Ausgabe 06 - 2003 berliner stadtzeitung
scheinschlag
 

Vier Tage Widerstand

Die Schaubühne rekonstruiert die Ereignisse von Genua

„Etwas stimmt nicht mit der Welt" eröffnet uns Regisseur Wulf Twiehaus in der deutschen Fassung von Fausto Paravidinos Genua 01. Ohne eine Anleihe an Hollywoods Matrix-Theorien scheint heute keine Kritik an den herrschenden Verhältnissen mehr auszukommen. Doch in Twiehaus' Inszenierung in der Berliner Schaubühne ging es um deutlich Sichtbareres: die kritische Rekonstruktion der Ereignisse während des G8-Gipfels in Genua im Sommer 2001. Zwei Jahre liegen die Ereignisse inzwischen zurück, und die Gerichte haben so mancher schrägen Wahrheitskonstruktion inzwischen ihren Segen gegeben.

Engagiert und politisch zeigt das Schauspielerquartett Jule Böwe, Stephanie Eidt, Christin König und Mark Waschke die Ungeheuerlichkeit der blutigen Ereignisse in der italienischen Hafenstadt auf. Mit viel Multimedia rekonstruieren sie die vier Tage des Widerstands und Protests gegen das Treffen der „acht mächtigsten Männer der Welt".

Dem überwiegend jungen und selbst globalisierungskritischen Publikum wurden zunächst noch einmal die Hauptakteure auf beiden Seiten vorgestellt. Die „Offiziellen" auf der einen Seite und ein bunt gemischter „no global"-Protestkarneval auf der anderen Seite des fünf Meter hohen Zaunes. Von den „Rete lilliput" über attac bis zu den „tute bianche" bekommen wir eine kleine Einführung in die Bewegung, um dann schließlich beim sogenannten „Black Block" in einer spezifisch italienischen Interpretation stecken zu bleiben: Der Black Block bestand ­ so die These ­ vor allem aus Faschisten und Hooligans und von der Polizei eingeschleusten Provokateuren, deren Ziel es war, mittels gezielter militanter Übergriffe die Gewaltanwendung der Polizei zu legitimieren. Auch wenn für Twiehaus klar bleibt, daß eingeschlagene Fensterscheiben keine eingeschlagenen Köpfe legitimieren, so zieht er doch eine deutliche Trennlinie zwischen dem militanten, zerstörerischen Protest als politischer Ausdrucksform und der symbolischen Militanz ­ dem gepolsterten und etwas pummeligen Massenprotest der „Tute bianche". Und so erscheint es als eine unglückliche Verkettung von Ereignissen, daß Carlo Giuliani auf der Piazza Alimonda einen Feuerlöscher über seinen Kopf hob.

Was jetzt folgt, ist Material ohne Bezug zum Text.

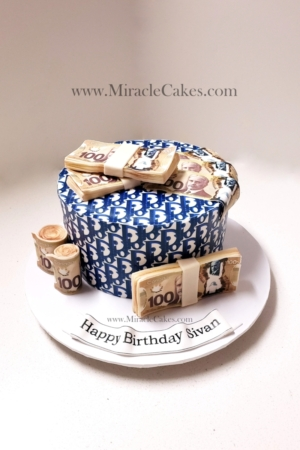 Dior themed cake with edible money.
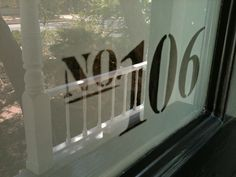 House numbers negative etch/ frost on front door window.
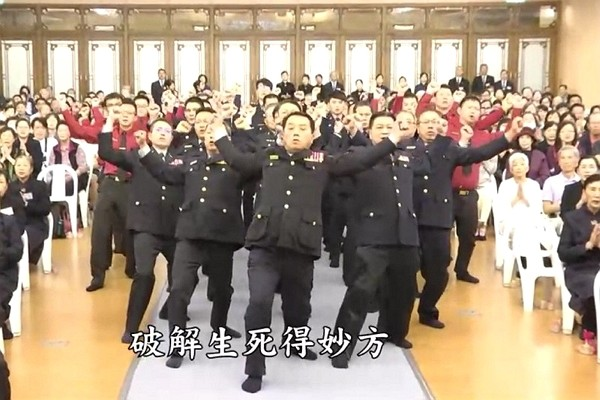 Law enforcement officers dance in religious video. (Youtube screenshot)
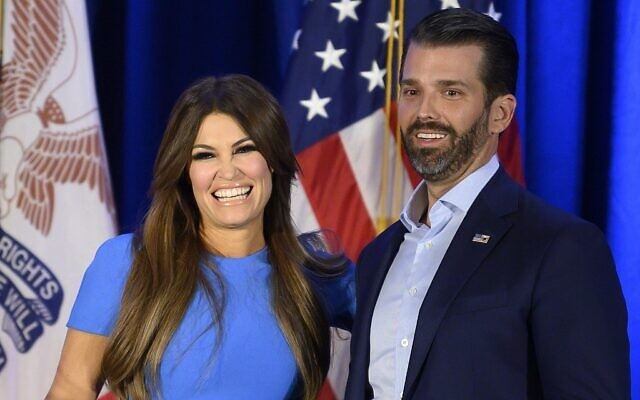 In this file photo taken on February 3, 2020 Donald Trump Jr. (R) and his girlfriend Kimberly Guilfoyle smile during a 'Keep Iowa Great' press conference in Des Moines, Iowa (JIM WATSON / AFP)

Detektivischer wird Paravidino bei der Rekonstruktion der anschließenden Schüsse auf Giuliani. Detailliert führt er alle Ungereimtheiten zusammen, um dem Zuschauer schließlich selbst das Urteil zu überlassen, daß es sich bei den Schüssen auf Carlo eher um einen geplanten Mord handelte, der zudem vielleicht gar nicht von dem Polizisten Marco Placanica begangen wurde, als um den tragischen Unfall, der seit Mai richterliche Wahrheit ist: „Die Lügen der Staatsmacht passen uns nicht", denn wer glaube schon, das Wolfgang Grams (RAF) vor genau zehn Jahren in Bad Kleinen die Kugeln seiner eigenen Pistole gefressen habe?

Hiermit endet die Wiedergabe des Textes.